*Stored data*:
# # # #
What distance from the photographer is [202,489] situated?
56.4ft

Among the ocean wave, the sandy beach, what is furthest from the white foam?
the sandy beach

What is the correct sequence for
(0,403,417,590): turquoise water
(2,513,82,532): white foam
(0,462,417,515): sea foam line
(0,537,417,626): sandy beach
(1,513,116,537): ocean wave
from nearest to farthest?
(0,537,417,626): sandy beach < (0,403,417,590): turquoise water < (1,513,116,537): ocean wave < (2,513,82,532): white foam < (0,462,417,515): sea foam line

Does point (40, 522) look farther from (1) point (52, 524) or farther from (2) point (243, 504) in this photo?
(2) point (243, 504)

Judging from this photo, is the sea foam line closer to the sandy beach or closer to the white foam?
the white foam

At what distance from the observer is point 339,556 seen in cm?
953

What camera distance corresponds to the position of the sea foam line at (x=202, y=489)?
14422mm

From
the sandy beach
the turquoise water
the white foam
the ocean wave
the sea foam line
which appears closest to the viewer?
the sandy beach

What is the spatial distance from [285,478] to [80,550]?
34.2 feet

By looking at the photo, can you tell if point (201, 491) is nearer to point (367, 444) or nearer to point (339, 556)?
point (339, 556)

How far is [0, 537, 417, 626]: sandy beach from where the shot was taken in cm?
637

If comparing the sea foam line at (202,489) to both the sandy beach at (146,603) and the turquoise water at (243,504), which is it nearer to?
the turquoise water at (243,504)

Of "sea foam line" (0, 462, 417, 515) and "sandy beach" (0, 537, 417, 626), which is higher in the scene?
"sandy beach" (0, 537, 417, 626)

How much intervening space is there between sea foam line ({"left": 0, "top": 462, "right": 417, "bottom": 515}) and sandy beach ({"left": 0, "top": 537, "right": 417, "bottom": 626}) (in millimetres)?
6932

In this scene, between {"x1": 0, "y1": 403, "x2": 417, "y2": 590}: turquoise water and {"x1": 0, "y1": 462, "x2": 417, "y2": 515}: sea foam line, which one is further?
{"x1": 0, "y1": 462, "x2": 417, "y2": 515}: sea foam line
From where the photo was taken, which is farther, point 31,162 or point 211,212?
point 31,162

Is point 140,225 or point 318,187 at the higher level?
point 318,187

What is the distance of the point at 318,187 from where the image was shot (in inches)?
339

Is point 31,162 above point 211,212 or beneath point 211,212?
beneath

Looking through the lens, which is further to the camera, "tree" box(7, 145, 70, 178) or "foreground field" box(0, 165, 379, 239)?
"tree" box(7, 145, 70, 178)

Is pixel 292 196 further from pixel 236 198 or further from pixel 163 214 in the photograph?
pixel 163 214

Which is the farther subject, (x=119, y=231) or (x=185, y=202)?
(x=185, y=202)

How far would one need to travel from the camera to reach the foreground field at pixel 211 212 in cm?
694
# # # #
*Short problem*:
Switch every "foreground field" in the records to "open meadow", and write the records out again with nothing else altered.

*Result of the exercise*:
What distance from the photographer is [202,489] situated?
56.4ft

Among the ocean wave, the sandy beach, what is furthest from the white foam?
the sandy beach

What is the correct sequence for
(0,403,417,590): turquoise water
(2,513,82,532): white foam
(0,462,417,515): sea foam line
(0,537,417,626): sandy beach
(1,513,116,537): ocean wave
from nearest to farthest?
(0,537,417,626): sandy beach < (0,403,417,590): turquoise water < (1,513,116,537): ocean wave < (2,513,82,532): white foam < (0,462,417,515): sea foam line

Does point (40, 522) look farther from (1) point (52, 524) or farther from (2) point (243, 504) in this photo?
(2) point (243, 504)

Judging from this photo, is the sea foam line closer to the sandy beach or closer to the white foam?
the white foam

At what distance from the observer is point 339,556 seen in cm?
953

What camera distance corresponds to the position of the sea foam line at (x=202, y=489)?
14422mm

From
the sandy beach
the turquoise water
the white foam
the ocean wave
the sea foam line
which appears closest to the viewer?
the sandy beach

What is the spatial distance from [285,478] to [80,550]?
34.2 feet

By looking at the photo, can you tell if point (201, 491) is nearer to point (367, 444) or nearer to point (339, 556)?
point (339, 556)

How far is [0, 537, 417, 626]: sandy beach from where the shot was taken in cm?
637

If comparing the sea foam line at (202,489) to both the sandy beach at (146,603) and the turquoise water at (243,504), which is it nearer to?
the turquoise water at (243,504)

Of "sea foam line" (0, 462, 417, 515) and "sandy beach" (0, 537, 417, 626), which is higher in the scene?
"sandy beach" (0, 537, 417, 626)

How much intervening space is there between sea foam line ({"left": 0, "top": 462, "right": 417, "bottom": 515}) and sandy beach ({"left": 0, "top": 537, "right": 417, "bottom": 626}) (in millimetres)?
6932

In this scene, between {"x1": 0, "y1": 403, "x2": 417, "y2": 590}: turquoise water and {"x1": 0, "y1": 462, "x2": 417, "y2": 515}: sea foam line, which one is further?
{"x1": 0, "y1": 462, "x2": 417, "y2": 515}: sea foam line
From where the photo was taken, which is farther, point 31,162 or point 211,212?
point 31,162

Is point 140,225 or point 318,187 at the higher level?
point 318,187

What is the distance of the point at 318,187 from where the image was shot (in inches)?
339

Is point 31,162 above point 211,212 or beneath point 211,212?
beneath

Looking through the lens, which is further to the camera, "tree" box(7, 145, 70, 178) or "open meadow" box(0, 165, 379, 239)?
"tree" box(7, 145, 70, 178)

Is pixel 292 196 further from pixel 236 198 or further from pixel 163 214 in the photograph?
pixel 163 214

Which is the farther subject, (x=119, y=231) or (x=185, y=202)?
(x=185, y=202)

How far would one need to travel from the camera to reach the open meadow at pixel 211 212 in cm?
694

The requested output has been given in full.